### WHAT NEEDS TO BE DONE:
From the report on the Tel Aviv rally below, list every quoted phrase the report attributes to Im Tirtzu's announcement of its event.

### SOURCE PASSAGE:
*** Block opens ***
A right-wing rally in favor of the government’s judicial overhaul plans was slated for Thursday evening in Tel Aviv, as reports emerged that some attendees announced their intention to engage in physical violence during the demonstration.
The right-wing Im Tirtzu organization announced a “March for Freedom” in the heart of Tel Aviv Thursday night aimed at “being freed from the restraints of the High Court,” and proclaiming that the “people have chosen judicial reform.” Several government ministers called on their supporters to attend the event.
Many pro-government activists are unhappy that Prime Minister Benjamin Netanyahu halted the progress of the judicial overhaul legislation for talks, believing that the democratically elected government should not have to compromise.
Police said several major streets in central Tel Aviv will be shut for the event, and that heavy foot traffic is expected. Im Tirtzu has organized shuttle buses from a range of cities across Israel for those seeking to attend.
Some members of WhatsApp groups organizing the events issued disturbing calls to violence and plans to attack both anti-government activists and journalists.
“Today we’re going to fuck them up and nobody will stop us… we have to shut their mouths,” wrote one group member on Thursday afternoon, after claiming that the left “incites to murder and hatred against us, the right wing.”
*** Block closes ***
### DATA SUPPLIED:
*** Block opens ***
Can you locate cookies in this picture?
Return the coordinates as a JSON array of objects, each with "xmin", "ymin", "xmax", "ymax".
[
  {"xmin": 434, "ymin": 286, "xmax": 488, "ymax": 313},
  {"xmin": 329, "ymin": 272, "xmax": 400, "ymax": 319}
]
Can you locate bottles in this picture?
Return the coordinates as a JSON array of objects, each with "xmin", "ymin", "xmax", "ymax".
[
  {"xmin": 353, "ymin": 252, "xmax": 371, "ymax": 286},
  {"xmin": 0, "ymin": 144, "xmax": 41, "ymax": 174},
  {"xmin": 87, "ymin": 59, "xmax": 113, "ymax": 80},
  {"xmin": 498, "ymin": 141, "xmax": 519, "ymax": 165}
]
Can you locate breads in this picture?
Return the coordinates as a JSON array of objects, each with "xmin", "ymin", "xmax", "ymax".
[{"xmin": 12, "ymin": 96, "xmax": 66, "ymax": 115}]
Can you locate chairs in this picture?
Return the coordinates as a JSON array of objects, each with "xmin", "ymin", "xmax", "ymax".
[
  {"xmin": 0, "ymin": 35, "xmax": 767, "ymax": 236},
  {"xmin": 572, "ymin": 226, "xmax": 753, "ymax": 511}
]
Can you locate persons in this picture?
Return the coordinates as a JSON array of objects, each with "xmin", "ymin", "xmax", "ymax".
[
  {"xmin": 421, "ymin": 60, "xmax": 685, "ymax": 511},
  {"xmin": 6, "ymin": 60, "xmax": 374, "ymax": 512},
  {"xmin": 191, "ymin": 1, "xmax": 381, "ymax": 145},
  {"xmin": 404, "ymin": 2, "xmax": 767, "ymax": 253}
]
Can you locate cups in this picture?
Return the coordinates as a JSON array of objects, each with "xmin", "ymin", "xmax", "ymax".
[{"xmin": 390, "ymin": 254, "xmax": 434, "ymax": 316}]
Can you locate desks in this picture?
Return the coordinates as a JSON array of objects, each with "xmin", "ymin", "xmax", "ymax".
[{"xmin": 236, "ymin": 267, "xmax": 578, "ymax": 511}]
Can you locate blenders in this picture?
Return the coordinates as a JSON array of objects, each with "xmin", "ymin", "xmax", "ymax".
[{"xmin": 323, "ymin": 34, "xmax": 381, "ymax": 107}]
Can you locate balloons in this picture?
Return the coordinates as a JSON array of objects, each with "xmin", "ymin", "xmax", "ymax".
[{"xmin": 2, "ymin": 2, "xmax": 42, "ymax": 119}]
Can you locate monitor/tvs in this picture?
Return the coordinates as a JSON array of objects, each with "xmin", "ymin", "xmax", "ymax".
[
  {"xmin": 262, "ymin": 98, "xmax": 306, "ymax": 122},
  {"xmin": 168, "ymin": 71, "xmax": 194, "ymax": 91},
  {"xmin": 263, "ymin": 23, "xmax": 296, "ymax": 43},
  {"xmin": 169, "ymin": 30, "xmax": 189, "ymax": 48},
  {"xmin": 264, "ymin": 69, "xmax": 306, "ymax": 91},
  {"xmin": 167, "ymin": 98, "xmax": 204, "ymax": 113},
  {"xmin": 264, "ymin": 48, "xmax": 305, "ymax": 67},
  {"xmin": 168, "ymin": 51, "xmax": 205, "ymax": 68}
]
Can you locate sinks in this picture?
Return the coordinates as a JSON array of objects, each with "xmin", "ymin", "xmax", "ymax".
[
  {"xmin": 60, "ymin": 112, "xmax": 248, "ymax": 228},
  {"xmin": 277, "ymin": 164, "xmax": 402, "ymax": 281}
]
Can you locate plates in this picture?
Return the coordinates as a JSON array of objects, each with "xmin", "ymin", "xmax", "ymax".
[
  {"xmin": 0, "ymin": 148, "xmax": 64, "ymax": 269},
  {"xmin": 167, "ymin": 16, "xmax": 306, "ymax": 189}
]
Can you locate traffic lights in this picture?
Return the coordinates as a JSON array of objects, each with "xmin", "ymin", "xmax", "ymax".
*** Block closes ***
### SOLUTION TO THIS PROBLEM:
- "March for Freedom"
- "being freed from the restraints of the High Court"
- "people have chosen judicial reform"